Le parole di Giovannini hanno avuto l’effetto di un sasso nello stagno: i primi ad esprimere il loro dissenso sono stati i parlamentari del Movimento 5 Stelle, attraverso le parole di Paolo Ficara: «Il Movimento - ha detto il deputato in commissione Trasporti - non ha un atteggiamento pregiudiziale nei confronti del Ponte sullo Stretto di Messina, ma desta forte perplessità l’impostazione emersa dalla relazione del gruppo di lavoro del Ministero della Mobilità e delle Infrastrutture sostenibili, su cui il ministro Giovannini è intervenuto in audizione. Trova infatti conferma quanto da noi già sostenuto, e cioè che questa nuova “corsa al Ponte” non è fondata né su dati aggiornati, né su una seria analisi del contesto in cui si calerebbe l’opera, né tantomeno su approfondite valutazioni d’impatto sugli ecosistemi, nonostante il Parlamento abbia chiesto, con la mozione approvata lo scorso novembre, l’integrazione del gruppo di lavoro con esperti ambientali.
«Aggiungiamo poi un’altra forte perplessità - prosegue Ficara -: si dice no al tunnel sottomarino per la scarsa disponibilità di studi geologici su faglie e frane sottomarine e al tempo stesso si prende in considerazione l’ipotesi di un ponte a più campate, i cui piloni andrebbero a collocarsi su quelle faglie e quei punti franosi ancora poco studiati sotto il profilo geologico e sismico. La nostra volontà è che si abbandoni il campo della discussione ideologica e delle bandierine da sventolare, come fanno quelle forze politiche che in passato hanno ignorato l’esigenza di infrastrutture di collegamento interno alle due regioni, Sicilia e Calabria, e non hanno fatto nulla per la messa in sicurezza antisismica delle città dello Stretto.

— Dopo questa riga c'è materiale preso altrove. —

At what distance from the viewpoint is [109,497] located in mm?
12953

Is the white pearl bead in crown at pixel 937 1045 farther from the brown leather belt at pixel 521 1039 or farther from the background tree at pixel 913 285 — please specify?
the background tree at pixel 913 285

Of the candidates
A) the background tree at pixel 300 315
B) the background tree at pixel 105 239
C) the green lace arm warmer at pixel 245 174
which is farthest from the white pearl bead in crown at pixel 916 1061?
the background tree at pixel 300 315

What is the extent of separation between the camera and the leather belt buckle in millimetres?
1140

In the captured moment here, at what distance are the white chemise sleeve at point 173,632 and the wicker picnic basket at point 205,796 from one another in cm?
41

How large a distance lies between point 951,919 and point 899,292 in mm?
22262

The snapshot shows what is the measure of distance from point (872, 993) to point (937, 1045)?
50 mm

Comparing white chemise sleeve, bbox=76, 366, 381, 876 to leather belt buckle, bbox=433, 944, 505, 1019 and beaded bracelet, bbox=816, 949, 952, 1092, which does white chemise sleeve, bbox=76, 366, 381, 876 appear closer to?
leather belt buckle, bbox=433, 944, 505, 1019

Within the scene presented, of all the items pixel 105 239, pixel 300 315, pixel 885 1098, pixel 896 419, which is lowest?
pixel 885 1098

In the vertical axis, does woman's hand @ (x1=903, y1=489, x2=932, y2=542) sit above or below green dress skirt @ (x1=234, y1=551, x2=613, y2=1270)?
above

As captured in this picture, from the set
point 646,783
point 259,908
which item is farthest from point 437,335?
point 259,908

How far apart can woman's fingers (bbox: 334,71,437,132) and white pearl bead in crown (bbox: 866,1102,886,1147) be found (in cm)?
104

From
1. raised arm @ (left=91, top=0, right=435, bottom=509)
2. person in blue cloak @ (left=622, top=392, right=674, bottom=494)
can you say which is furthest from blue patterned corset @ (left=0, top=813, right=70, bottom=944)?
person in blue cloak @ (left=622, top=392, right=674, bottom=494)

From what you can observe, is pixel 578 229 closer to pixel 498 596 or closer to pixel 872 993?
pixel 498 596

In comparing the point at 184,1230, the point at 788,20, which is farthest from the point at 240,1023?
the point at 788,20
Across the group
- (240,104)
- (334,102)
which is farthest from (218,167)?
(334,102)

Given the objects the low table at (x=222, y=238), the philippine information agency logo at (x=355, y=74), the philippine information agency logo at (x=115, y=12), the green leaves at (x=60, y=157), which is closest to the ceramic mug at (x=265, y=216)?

«Non smetteremo mai di dirlo: prima di pensare al Ponte dobbiamo esser certi che si possa arrivare in tempi celeri in Calabria e Sicilia, e che anche le reti di collegamento ferroviario e viario all’interno delle due regioni siano efficienti. Andiamo per priorità: estendere l’alta velocità alla Calabria, avere treni e traghetti di ultima generazione per ottimizzare il sistema di attraversamento dinamico, realizzare una vera alta velocità in Sicilia oltre a potenziare le linee ferroviarie esistenti. È una questione di priorità e razionalità: prima di buttar via altri soldi per progettare l’eventuale cattedrale, occupiamoci del deserto: riduciamo prima le attuali undici ore che collegano Roma a Palermo e Siracusa a cinque o sei ore: solo dopo possiamo pensare se fare il ponte per ridurre i tempi di attraversamento di altri venti o trenta minuti. Iniziare ad agire dalla fine, capovolgendo la scala delle priorità, è una scelta che danneggia la Sicilia, la Calabria, i loro cittadini e il Paese intero».